Была даже открыта предварительная подписка, но вскоре её пришлось прекратить. Ходасевич с душевной болью понял, что никогда не сможет написать этой заветной своей книги, — ибо нужно было жить, нужны были деньги, и регулярная газетная и журнальная работа не давала ему возможности целиком отдаться Пушкину. Юбилейный пушкинский комитет, быть может, совершил большую ошибку, не дав возможности Ходасевичу выполнить стоящее перед ним задание. Правда, в эмигрантских условиях это была почти неосуществимая задача.

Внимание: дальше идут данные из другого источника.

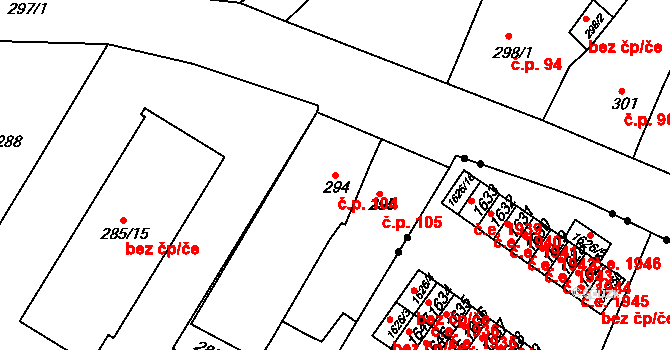 Všebořice 104, Ústí nad Labem na parcele st. 294 v KÚ Všebořice, Katastrální mapa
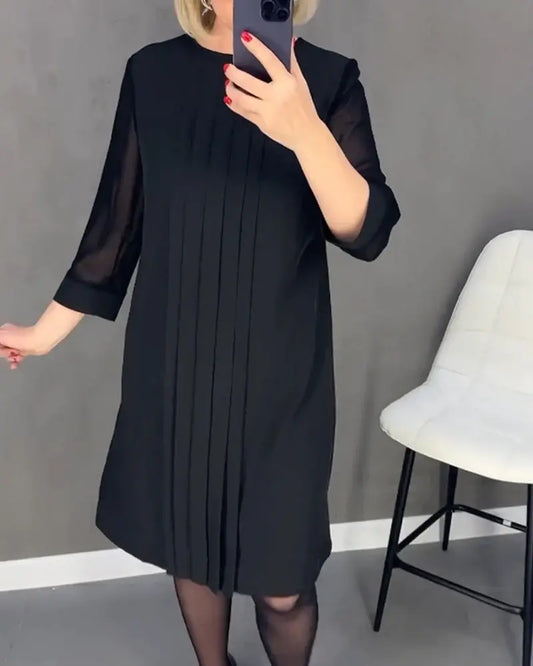 Mid Sleeve Straight Dress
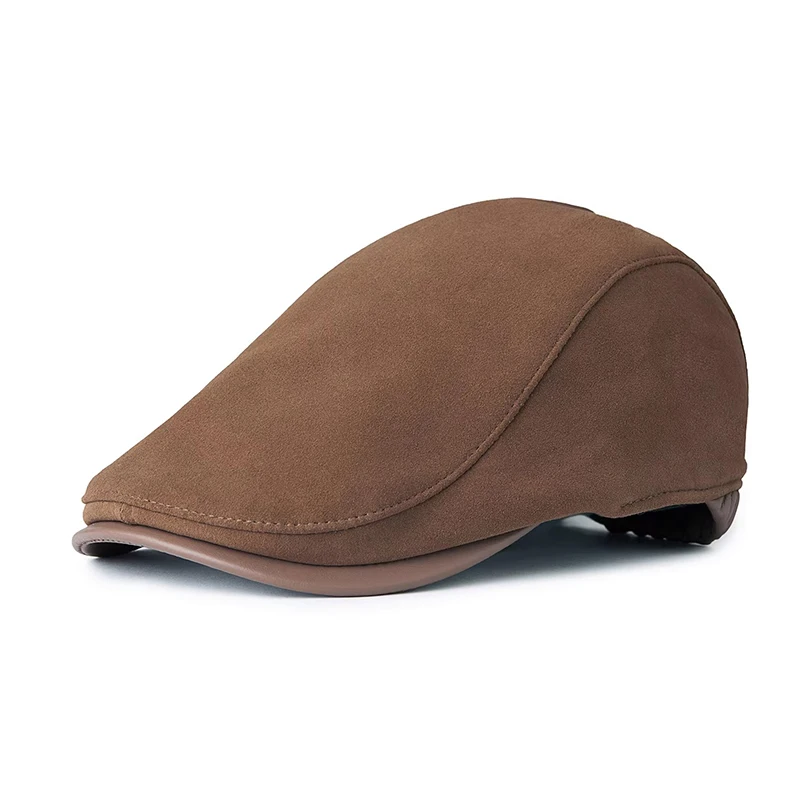 Retro Real Suede Leather Hat Sheepskin Beret Cap Winter Casual Windproof Caps Elegant Lady Artist Painter Flat Top Caps Women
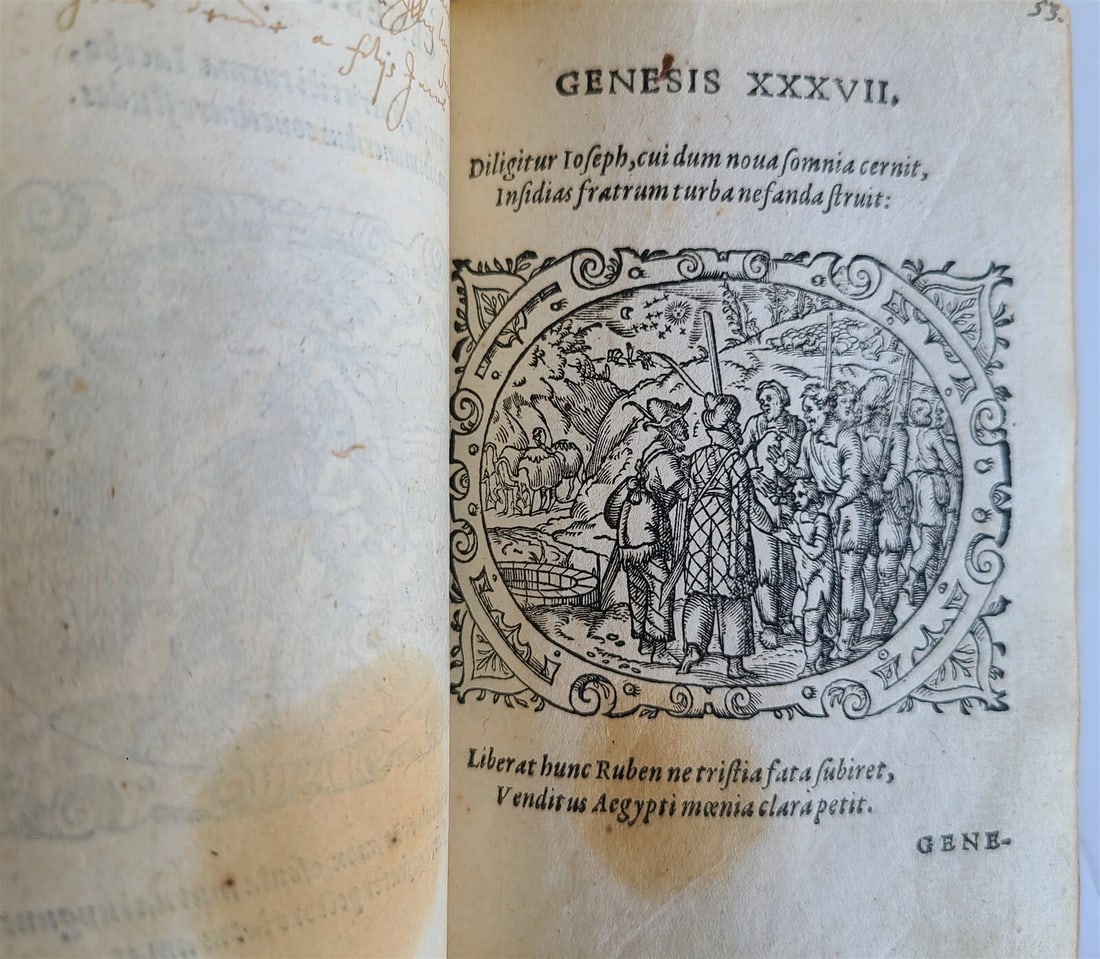 1571 PICTURE BIBLE antique ILLUSTRATED w/ 200 WOODCUTS by JOST AMMAN RARE 16th C - 9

В последние годы он перешел исключительно на газетную работу, отнимавшую много времени. Каждую свою статью Ходасевич писал долго, тщательно шлифовал, — он был беспощаден к другим, но и требователен к самому себе. Изредка мы встречались на каких-то вечерах, потом ехали вместе домой, по одной линии метро, и Ходасевич уже жаловался на все усиливавшуюся болезнь, на то, что стало трудно жить. Люди пришли к нему на помощь в самый последний, трагический период, когда уже не оставалось никаких надежд на выздоровление.
Отпевали Ходасевича в русской католической церкви на рю Франсуа Жирар, где собрался весь эмигрантский литературный Париж. А похоронили его на бианкурском кладбище, где имеется уже много других русских могил.